Daily Mail political editor Jason Groves claimed that according to a Whitehall source, the privatisation plan was driven by Johnson’s “anger” at being replaced by an ice sculpture at a Channel 4 News leaders’ debate about the climate crisis in 2019.
Donelan said on Thursday: “After reviewing the business case and engaging with the relevant sectors I have decided that Channel 4 should not be sold.”
Instead, the Department of Digital, Culture, Media and Sport said, the Government will legislate through the upcoming Media Bill to relax the publisher-broadcaster restriction on Channel 4 so it is more able to produce its own content rather than having to outsource everything to external production companies and help “put it on a more stable financial footing by growing its commercial income”.

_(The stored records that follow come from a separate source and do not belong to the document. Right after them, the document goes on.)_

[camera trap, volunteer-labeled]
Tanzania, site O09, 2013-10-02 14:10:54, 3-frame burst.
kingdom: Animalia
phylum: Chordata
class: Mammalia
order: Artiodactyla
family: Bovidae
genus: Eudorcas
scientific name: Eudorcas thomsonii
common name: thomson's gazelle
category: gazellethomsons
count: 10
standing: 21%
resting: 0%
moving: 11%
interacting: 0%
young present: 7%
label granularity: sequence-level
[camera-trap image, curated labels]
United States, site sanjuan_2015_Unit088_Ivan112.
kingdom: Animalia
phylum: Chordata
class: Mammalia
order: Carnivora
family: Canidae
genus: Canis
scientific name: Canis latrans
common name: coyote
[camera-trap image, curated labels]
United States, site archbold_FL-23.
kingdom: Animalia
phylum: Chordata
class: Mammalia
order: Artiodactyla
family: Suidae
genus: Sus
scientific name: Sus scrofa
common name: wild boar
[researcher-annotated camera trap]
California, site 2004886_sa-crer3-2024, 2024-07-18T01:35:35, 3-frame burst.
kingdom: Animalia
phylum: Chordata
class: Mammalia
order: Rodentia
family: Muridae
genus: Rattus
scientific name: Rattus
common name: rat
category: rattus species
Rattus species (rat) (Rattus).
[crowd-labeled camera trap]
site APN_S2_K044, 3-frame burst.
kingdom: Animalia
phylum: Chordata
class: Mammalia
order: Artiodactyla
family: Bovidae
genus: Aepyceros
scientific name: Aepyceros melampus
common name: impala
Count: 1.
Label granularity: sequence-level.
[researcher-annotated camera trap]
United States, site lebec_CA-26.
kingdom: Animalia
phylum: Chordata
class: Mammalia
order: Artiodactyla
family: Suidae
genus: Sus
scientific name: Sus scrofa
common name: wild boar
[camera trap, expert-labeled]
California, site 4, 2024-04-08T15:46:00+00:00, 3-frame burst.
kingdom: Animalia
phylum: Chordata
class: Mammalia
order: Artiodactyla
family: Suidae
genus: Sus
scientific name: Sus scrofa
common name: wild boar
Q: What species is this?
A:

The Media Bill will also contain a statutory obligation for Channel 4’s board to focus on the “long-term financial sustainability” of the channel, as well as a wider range of measures to “modernise decades-old broadcasting regulations”.
These would include, the DCMS said, “prominence reform to increase the growth potential of the UK’s public service broadcasters and foster innovations in the way TV is produced and consumed”.
ITN, which produces Channel 4 News as well as ITV News and 5 News, has frequently called for new prominence requirements guaranteeing trusted news can be found easily on a wide range of platforms, warning of a “news desert” if people only watch a limited number of streaming services such as Netflix and are never given a simple opportunity to see news content.
Channel 4 welcomed the decision to end the pursuit of privatisation, with chief executive Alex Mahon saying: “The principle of public ownership for Channel 4 is now set for the foreseeable future, a decision which allows us to be even more of a power in the digital world.
“Channel 4 is innovative, editorially brilliant and loved by audiences that others don’t reach, most of all the young and underrepresented.”
Channel 4 was created in 1982 by the Conservative government of Baroness Thatcher and is entirely funded by advertising, out of public ownership.
A Yougov poll in April found that 47% of UK adults were against the privatisation, with 14% in favour and 39% unsure. Some 27% of Conservative voters were in support, compared to just 6% of Labour voters.
The National Union of Journalists had called the proposed sell-off “bad for journalism and bad for the United Kingdom” while ITN had warned that a guarantee of the channel’s news provision including that it should remain an hour-long programme in a fixed slot would be necessary in the event of the sale. Channel 4 News anchor Krishnan Guru-Murthy this year described the channel as “the definition of a citizen-serving media entity”.
On Wednesday the NUJ welcomed initial reports of the change of plan, saying: “Privatisation of Channel 4 threatens quality journalism, jobs and creativity. Government should never have proposed the sell-off.”
Donelan, who was appointed by Liz Truss and remained in the role after Sunak took over as Prime Minister, had previously cast doubt on plans to privatise the broadcaster.
She said she was re-examining the “business case” to make sure “we still agree with that decision”.
When the Government announced plans last year to take the channel out of public ownership, it said it was so the broadcaster can better survive in a media landscape dominated by the likes of Netflix and Amazon.
Labour’s shadow culture secretary Lucy Powell described the proposed privitation as a “vendetta” against Channel 4 by the Conservatives and a “complete waste of everyone’s time”, calling for the planned Media Bill to be made law and give Ofcom powers to regulate streaming companies like Netflix.
“Labour opposed this sell off, and took a strong stand. Government must now bring forward the Media Bill to protect and promote Britain’s broadcasters in the streaming age,” Powell said.